23.1Introduction to Python
Introduction of Python Data Science
Python is an interpreted, object-oriented, high-level programming language with dynamic semantics. Its high-level built in data structures, combined with dynamic typing and dynamic binding, make it very attractive for Rapid Application Development, as well as for use as a scripting or glue language to connect existing components together. Python's simple, easy to learn syntax emphasizes readability and therefore reduces the cost of program maintenance. Python supports modules and packages, which encourages program modularity and code reuse. The Python interpreter and the extensive standard library are available in source or binary form without charge for all major platforms, and can be freely distributed.
Some benefits to using Python include:
Free - Python is open source software and is therefore free to use without a licensing fee
Data Science Libraries - The reason for growing success of Python is the availability of data science libraries for aspiring candidates. These libraries have been upgraded continuously. Some important libraries including Numpy, Pandas, Matplotlib, SciPy, and Scikit-learn
Scalable - Python is a more scalable than R and is faster to use than Matlab and Stata. Skilled data scientists in various industries use this language to develop various types of applications successfully.

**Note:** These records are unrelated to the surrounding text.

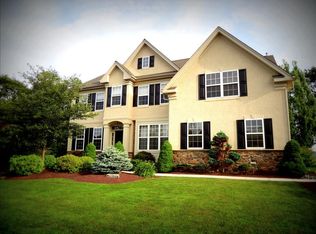 6979 Sunflower Ln, Macungie, PA 18062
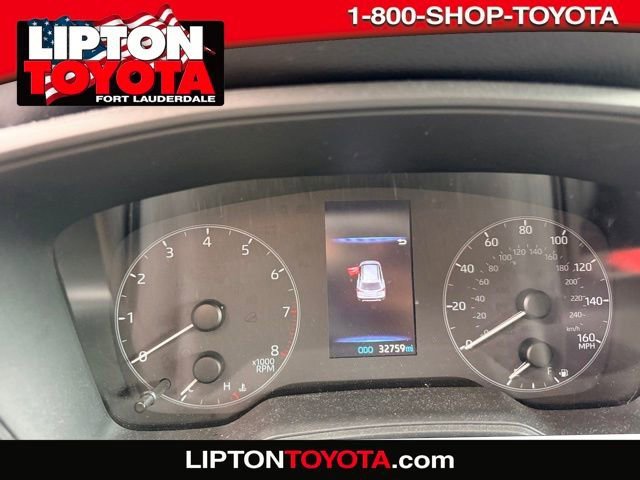 2024 Toyota Corolla Cross L FWD's photo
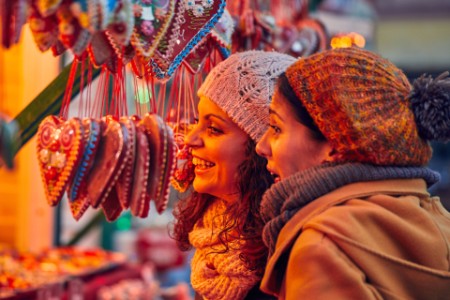 Zwei Frauen auf einem Weihnachtsmarkt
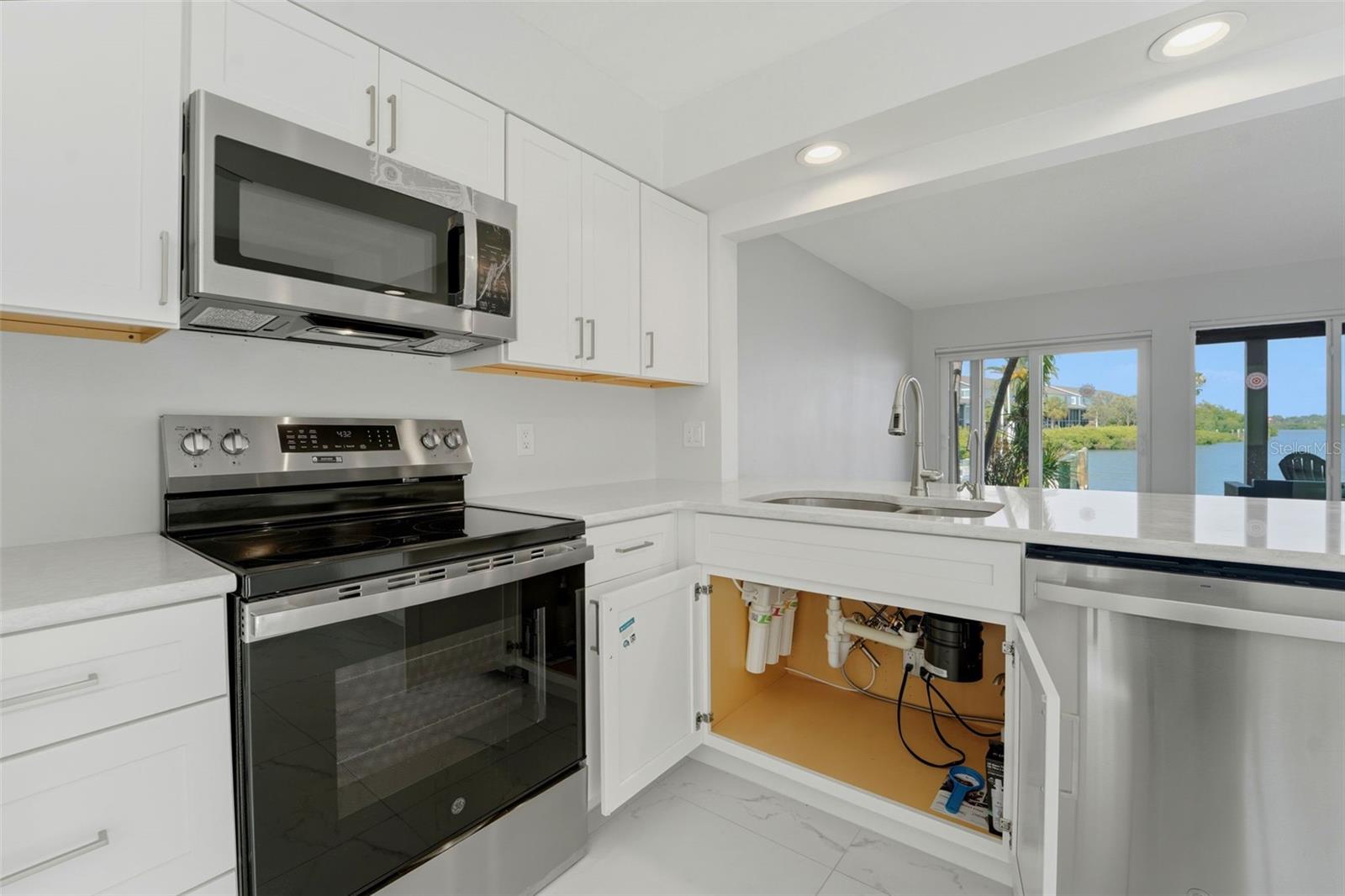 LA HACIENDA CONDO - Residential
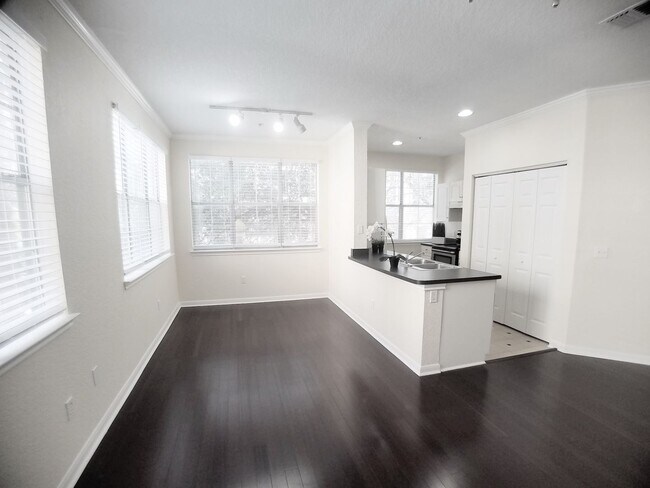 Building Photo - City View Wood Floor Updated Kitchen  2/2 ...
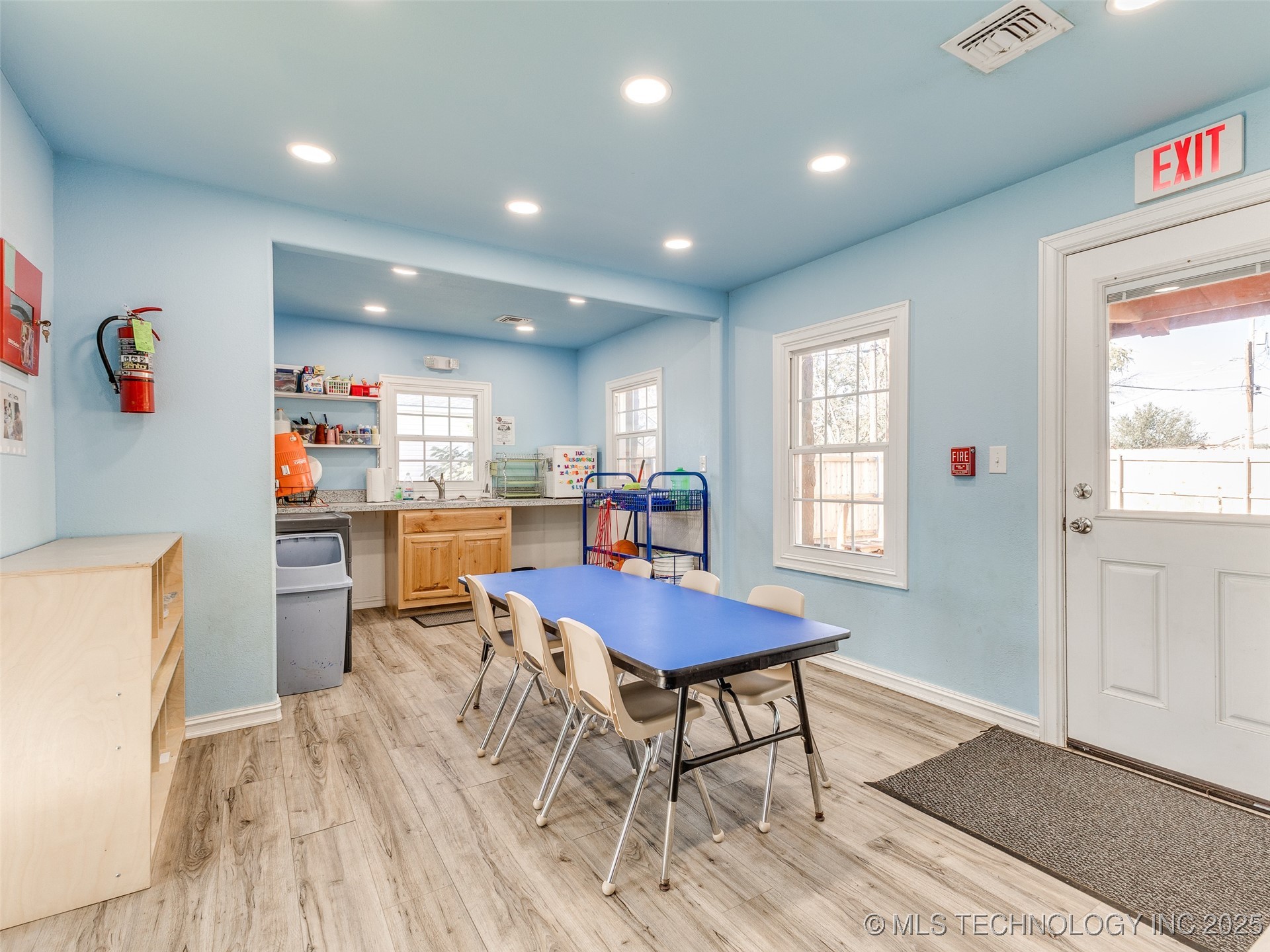 305 S Chickasaw Avenue Property Photo 27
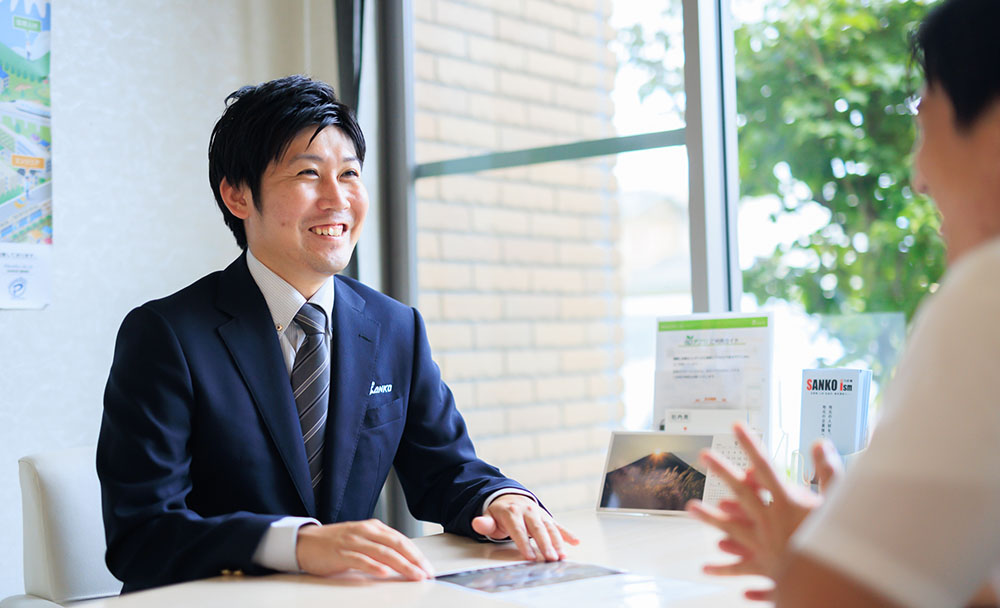 社員が働く様子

Easy to Learn - Compared to other languages Python is easy to learn even for non-programmers. It makes an ideal first language due to its ample learning resources, readable code and large community.
It's a Programming Language - As a general purpose programming language, Python is universal. It is a quick, but powerful tool with plenty of capabilities. It gives you an opportunity to build your machine learning models, web applications, and anything else you need in one language.